How To Invest In Stocks
Because of the way stock dealing in Arab countries works today, you can buy thousands of global stocks with the click of a button. All you need is an account with a trusted online stock broker.
Best of all, there are now hundreds of stock brokers in all Arab countries competing for your business, and fees and commissions have never been so competitive before. In fact, there are even stock brokerage platforms in Arab countries that allow you to buy shares without paying any transaction fees.
But, in addition to learning how to buy stocks in Arab countries, it is also very important to know the basics of how stocks actually work, the investment journey, and any tax rules or tax benefits. After you master the basics, you’ll have the best possible chance of avoiding costly mistakes. Most Important Stock Investing Advice: Once you buy shares in a company, it has to send you a Certificate of Participation within two months.
What are stocks?
When a company decides to go public, it means that it will be listed on the stock exchange. This, in turn, allows everyday investors to buy “shares” in the company. As the name suggests, you will own a “share/share” of the company you invest in, in proportion to the number of shares you own.
The value of shares is determined by market forces. In other words, if there are more buyers than sellers, the stock price will rise. And when that happens, the value of your investment will follow suit.
If there are more sellers than buyers, this has the opposite effect — meaning that the value of your shares will decrease. As a shareholder in the company, you will be entitled to a set of privileges.
sell stock
Chief among these rights are the right to profit and the ability to vote at annual general meetings. You can sell shares at any time during standard market hours. The amount you receive in cash depends on the number of shares you hold and the company’s current share price. We recommend that you bookmark our stock terminology page while purchasing your first stock.
Ways to invest in the stock market
How do you start investing in stocks? It is possible to invest in the stock market either on an individual level directly or through investment funds:
Buying and selling stocks:
If you prefer to buy and sell shares individually, and rely entirely on yourself (you can always use an expert or financial advisor), you have three options for direct investment:
online broker
traditional stockbroker
A financial advisor or investment manager, you can ask them to buy or sell shares on your behalf, and they will, of course, do so through a broker or broker.
Investing through an investment fund:
In a collective investment, many people put their money in an investment fund, and it is invested in stocks or other assets, such as bonds, cash investments, or investment property of the choice of a professional fund manager.
You can invest in mutual funds either through banks, a fund manager, a financial advisor, a traditional broker or an online broker.
Tips to avoid wasting money in the stock market
1- Do not use high leverage
Leverage is a strategy of using borrowed money to invest in specific stocks, in order to increase the potential return on the investment, and although the higher the risk in the stock market, the higher the returns, the higher the leverage, may lead to higher fees and losses as well.
Experts also advise using leverage with caution, and only risking money that the investor can afford to lose.

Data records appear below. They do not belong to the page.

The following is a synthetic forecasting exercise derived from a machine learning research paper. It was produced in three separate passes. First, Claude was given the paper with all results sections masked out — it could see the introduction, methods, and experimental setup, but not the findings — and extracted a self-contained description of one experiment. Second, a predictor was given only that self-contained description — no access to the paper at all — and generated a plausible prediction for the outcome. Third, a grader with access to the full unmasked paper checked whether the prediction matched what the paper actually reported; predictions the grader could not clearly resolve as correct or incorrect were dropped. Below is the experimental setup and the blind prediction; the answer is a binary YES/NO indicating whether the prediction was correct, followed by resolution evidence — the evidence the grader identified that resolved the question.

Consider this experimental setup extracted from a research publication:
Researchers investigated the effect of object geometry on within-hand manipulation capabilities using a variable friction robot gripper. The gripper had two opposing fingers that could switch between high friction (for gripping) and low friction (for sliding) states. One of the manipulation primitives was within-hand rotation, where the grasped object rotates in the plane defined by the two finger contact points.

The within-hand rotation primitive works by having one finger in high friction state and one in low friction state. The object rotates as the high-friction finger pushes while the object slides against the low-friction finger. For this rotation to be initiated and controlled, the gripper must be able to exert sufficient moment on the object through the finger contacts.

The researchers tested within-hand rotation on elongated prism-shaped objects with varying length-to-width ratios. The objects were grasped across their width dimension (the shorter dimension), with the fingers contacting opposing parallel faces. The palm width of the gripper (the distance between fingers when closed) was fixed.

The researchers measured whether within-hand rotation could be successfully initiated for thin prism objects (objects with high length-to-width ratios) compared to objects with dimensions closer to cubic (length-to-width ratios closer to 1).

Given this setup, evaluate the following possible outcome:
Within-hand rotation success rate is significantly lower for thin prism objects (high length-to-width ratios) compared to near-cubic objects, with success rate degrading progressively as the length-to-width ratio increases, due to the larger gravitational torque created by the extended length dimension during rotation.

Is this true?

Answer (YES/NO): NO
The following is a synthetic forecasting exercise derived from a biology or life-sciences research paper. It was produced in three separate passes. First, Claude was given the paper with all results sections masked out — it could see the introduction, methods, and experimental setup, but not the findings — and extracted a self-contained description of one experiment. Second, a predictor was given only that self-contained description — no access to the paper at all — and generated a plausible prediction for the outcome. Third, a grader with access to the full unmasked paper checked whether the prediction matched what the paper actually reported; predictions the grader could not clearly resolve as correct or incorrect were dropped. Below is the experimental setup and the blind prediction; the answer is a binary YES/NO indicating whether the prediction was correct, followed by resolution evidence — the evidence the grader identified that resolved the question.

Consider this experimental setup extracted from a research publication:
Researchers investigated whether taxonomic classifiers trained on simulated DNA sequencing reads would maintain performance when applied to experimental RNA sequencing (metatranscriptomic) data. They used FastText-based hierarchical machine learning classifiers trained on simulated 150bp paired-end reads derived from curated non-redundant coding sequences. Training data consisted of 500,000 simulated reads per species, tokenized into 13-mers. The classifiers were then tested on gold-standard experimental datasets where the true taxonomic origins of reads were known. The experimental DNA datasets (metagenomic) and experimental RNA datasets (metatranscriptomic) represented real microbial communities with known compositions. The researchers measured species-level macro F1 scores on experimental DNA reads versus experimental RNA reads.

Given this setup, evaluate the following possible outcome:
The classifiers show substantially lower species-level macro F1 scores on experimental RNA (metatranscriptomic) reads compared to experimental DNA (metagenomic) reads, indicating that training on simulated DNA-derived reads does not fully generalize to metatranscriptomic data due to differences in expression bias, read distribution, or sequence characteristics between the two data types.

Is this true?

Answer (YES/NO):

2- Don’t invest all your money in one asset
When a person invests all his money in one company, he not only increases the risk of losing it, but also misses the opportunity to earn more money, by investing in different industries, so experts advise investing money in a variety of assets, according to Arqaam Information Center.
3- Beware the market timing strategy
Many investors wait for the time when stock prices to rise or fall, to sell or buy, but the stock market is very volatile, and it is unpredictable what will happen, so investors rely on this strategy to miss a lot of opportunities.
4- Don’t buy stocks just because they made a profit
Lots of investors buy stocks when their prices go up, hoping they will go up again, and make more money, but just because a company made 12% profit yesterday doesn’t mean that it will happen again right away, the stock market is very volatile.
Experts advise investors to buy more shares when their price drops, and to keep the profitable shares for the long term.
5- Stay away from short-term investment
If a person invests his money in companies with a strong balance sheet, excellent performance record, and no leverage, he should keep his shares and not sell them, even if their price drops, because most preferred shares always recover.